Matrix metalloproteinase inhibitor Ro 28-2653 in combination with estramustine: tumor-reducing effects on hormone-sensitive prostate cancer in rats

Therapeutic efficacy of the novel matrix metalloproteinase (MMP) inhibitor, Ro 28-2653 (5-biphenyl-4-yl-5-[4-(-nitro-phenyl)-piperazin-1-yl]-pyrimidine-2,4,6-trione), has been shown in various models of different tumor entities. The tumor growth-reducing effect has been demonstrated in the orthotopic rat prostate Dunning model (subline MatLyLu). Based on these results we investigated Ro 28-2653 in combination with estramustine on the G subline of the Dunning tumor. This subline is characterized by a low metastatic ability and androgen sensitivity. Efficacy was determined by recording tumor growth in vivo by magnetic resonance imaging (MRI). Tumor cells were injected into the prostates of 81 Copenhagen rats. MRI was performed at day 100 and at day 126 after tumor cell injection. The duration of therapy was 17 days with daily oral application of Ro 28-2653 (100 mg/kg) and four i.p. injections of estramustine (7.5 mg/kg).

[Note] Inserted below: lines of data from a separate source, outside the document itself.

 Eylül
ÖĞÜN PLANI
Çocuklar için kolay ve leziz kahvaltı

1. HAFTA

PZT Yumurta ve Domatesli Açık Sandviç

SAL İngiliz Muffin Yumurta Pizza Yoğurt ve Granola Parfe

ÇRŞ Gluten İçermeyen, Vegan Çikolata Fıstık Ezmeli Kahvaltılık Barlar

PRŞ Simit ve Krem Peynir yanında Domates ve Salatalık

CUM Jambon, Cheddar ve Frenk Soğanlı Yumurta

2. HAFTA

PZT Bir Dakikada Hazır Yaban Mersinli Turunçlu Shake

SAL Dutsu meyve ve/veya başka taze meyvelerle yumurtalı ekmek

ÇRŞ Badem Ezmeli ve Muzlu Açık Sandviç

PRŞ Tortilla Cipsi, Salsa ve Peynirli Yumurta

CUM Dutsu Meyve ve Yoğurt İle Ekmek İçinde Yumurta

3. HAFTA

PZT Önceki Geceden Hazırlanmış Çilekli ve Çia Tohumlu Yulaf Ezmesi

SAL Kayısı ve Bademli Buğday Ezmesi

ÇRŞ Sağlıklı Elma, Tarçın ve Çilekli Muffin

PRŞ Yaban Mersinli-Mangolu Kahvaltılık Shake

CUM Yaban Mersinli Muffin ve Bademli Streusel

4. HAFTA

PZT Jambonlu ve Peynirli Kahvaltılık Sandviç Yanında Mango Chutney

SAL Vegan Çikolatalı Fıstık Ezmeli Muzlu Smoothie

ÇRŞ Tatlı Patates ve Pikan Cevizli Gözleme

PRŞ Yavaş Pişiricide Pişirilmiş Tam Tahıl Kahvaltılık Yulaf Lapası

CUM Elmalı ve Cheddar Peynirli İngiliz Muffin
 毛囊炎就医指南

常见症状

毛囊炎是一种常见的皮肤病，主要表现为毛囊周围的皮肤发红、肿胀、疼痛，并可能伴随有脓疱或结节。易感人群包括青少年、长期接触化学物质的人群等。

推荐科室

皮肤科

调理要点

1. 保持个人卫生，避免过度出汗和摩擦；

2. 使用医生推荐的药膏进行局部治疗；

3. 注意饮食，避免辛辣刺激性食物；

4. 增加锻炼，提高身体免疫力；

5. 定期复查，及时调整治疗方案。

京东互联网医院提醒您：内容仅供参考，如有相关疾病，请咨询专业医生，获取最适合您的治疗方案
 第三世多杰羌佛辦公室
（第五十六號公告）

Histological evaluations were conducted to provide further information about the effects on tumor morphology. Orthotopic tumor induction was successful in 100% of the animals. Tumor volume calculations with MRI showed a significant difference between the control groups, the animals treated with Ro 28-2653, and the animals treated with the combination of Ro 28-2653 and estramustine. The new MMP inhibitor Ro 28-2653 reduces tumor growth and provides a compatible therapeutic alternative for patients with prostate cancer.